By Justin Hancock, Costa Farms Horticulturist
Photographs courtesy of Costa Farms
Keep your houseplants thriving this summer (even if you’re spending more time outside). Use these five simple tips to keep your indoor plants happy and looking their best.
Keep them Away from the A/C
The best way to keep any plant happy is to simulate its natural environment the best you can. Most areas don’t have blasts of air that’s noticeably warmer or colder than the surrounding temperature, so avoid drafty spots. Spots near an air-conditioning vent, for example, can stress your plants.
If plants are subjected to drafts, their leaves may develop discolored tips/edges or fall prematurely.
Wipe them Down
Indoors, most plants appreciate as much light as they can get. Dust is a sneaky factor that decreases the amount of available light to your plants. As it accumulates, it forms a filter on the leaf surface. This prevents as much light from getting to the chlorophyll.
Wipe down leaves with a moistened soft cloth. Use a 10 percent vinegar solution on leaves that are particularly dirty. This safely cleans the foliage and gets it shiny again.
Watch the Watering
Longer days and more/brighter light coming in the windows give plants more fuel for growth. The more/faster they grow, the more water our plants use. Keep an eye on your plants as temperatures rise and daylength increases to ensure your plants aren’t too thirsty.

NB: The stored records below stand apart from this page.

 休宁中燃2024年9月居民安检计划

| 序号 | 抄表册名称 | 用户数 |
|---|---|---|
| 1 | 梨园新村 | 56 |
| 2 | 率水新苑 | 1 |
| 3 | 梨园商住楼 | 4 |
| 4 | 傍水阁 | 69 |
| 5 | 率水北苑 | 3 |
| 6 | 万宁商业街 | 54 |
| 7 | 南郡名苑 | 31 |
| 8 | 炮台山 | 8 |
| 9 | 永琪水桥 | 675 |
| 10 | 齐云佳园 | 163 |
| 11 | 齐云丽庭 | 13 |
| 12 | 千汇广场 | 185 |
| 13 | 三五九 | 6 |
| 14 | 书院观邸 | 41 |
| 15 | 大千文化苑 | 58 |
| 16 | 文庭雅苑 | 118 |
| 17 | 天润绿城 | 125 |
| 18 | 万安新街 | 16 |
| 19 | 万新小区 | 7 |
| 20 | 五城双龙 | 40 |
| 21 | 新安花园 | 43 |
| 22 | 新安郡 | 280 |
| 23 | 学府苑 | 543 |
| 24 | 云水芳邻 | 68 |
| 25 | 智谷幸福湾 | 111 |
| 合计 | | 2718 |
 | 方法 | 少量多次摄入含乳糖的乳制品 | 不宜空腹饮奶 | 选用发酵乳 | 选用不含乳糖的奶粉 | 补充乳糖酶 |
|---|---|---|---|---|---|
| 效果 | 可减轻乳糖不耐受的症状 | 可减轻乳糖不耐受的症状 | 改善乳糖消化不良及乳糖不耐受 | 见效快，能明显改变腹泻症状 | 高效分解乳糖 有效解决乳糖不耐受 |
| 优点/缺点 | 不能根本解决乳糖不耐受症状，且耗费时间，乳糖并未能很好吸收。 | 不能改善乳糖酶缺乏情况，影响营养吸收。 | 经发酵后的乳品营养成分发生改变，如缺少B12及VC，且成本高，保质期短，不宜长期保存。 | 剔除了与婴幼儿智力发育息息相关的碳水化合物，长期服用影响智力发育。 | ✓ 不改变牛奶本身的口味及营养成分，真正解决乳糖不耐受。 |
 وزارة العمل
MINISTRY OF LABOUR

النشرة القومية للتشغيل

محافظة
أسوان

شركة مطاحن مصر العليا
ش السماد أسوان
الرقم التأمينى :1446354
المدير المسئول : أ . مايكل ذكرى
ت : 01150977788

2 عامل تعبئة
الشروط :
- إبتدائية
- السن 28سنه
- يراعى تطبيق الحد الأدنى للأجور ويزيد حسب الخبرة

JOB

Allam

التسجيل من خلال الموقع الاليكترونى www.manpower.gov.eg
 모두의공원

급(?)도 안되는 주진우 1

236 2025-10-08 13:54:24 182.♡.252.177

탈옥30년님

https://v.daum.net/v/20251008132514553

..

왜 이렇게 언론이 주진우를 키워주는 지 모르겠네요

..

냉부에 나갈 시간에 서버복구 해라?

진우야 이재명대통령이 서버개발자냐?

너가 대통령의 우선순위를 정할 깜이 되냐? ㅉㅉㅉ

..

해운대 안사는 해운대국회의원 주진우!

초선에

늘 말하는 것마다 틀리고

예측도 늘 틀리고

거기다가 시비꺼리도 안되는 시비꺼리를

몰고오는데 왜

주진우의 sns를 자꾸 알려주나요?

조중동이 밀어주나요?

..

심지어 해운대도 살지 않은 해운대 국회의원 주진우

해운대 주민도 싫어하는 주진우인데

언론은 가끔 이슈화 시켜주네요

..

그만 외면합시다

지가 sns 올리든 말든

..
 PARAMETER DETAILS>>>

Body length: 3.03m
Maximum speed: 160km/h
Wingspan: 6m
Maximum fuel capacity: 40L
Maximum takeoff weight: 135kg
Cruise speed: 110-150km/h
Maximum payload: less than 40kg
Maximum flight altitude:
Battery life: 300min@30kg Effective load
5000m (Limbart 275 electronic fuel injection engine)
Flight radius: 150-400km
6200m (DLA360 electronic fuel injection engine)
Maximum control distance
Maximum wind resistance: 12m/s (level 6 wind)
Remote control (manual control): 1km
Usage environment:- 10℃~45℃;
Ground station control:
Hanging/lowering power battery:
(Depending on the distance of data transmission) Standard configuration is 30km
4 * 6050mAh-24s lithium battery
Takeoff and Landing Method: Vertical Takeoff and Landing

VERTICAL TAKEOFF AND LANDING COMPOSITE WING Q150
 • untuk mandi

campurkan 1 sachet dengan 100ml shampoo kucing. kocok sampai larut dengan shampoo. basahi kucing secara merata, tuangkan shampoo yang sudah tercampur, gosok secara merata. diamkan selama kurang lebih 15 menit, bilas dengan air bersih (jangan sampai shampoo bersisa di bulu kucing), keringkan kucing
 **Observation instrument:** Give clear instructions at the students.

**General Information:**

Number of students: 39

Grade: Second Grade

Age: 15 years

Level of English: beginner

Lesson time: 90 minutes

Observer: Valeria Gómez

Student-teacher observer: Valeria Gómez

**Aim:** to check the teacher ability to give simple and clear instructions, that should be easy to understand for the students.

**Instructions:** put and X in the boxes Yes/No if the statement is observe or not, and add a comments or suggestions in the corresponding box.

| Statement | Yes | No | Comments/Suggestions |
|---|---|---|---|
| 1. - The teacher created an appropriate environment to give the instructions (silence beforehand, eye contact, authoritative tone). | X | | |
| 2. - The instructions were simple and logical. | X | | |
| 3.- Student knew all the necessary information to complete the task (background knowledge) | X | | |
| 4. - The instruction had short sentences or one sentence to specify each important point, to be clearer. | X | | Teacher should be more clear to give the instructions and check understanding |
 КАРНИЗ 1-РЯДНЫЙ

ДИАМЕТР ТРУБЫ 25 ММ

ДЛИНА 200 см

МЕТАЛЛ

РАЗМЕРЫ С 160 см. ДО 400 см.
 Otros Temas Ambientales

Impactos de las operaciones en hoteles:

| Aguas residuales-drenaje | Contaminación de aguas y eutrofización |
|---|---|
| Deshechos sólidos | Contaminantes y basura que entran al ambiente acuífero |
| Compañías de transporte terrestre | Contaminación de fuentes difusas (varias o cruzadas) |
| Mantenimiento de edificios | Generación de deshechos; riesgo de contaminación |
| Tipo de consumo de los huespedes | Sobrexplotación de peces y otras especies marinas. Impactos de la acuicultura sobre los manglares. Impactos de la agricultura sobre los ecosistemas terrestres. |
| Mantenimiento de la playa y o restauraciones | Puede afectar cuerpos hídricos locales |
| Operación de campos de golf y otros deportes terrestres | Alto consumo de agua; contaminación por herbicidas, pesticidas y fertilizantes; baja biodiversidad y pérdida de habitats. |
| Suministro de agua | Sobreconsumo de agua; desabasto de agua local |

Note: Depending on the orientation of your windows, if there are deciduous trees nearby, etc., it is possible your space could have less light in summer than winter. It’s best to check soil moisture before watering to prevent over- or under-watering.
Scout for Pests
We typically spend more time outdoors in summer, so there’s a greater chance of plant pests hitchhiking into our homes. Open windows to bring in the summer breezes can also bring in pests. Tackling pest problems is easier when populations are small. Periodically examine plants to catch issues before they become a serious problem.
Repot and Fertilize for Faster Growth
If your plants get more light in summer and grow faster, they'll enjoy repotting and/or fertilization. While you can repot any time of the year, summer is a great time because you can take your plants outside so there’s less of a mess in the house.
When repotting, it’s usually best to go one pot size up at a time. If you go into a pot that’s too large, the potting mix could hold moisture longer than the roots absorb it. This increases the potential for root rot.
Spring and summer are the best months to fertilize your houseplants. Fertilizing with a general-purpose product helps keep your plants growing lush and healthy, with richer-looking leaves.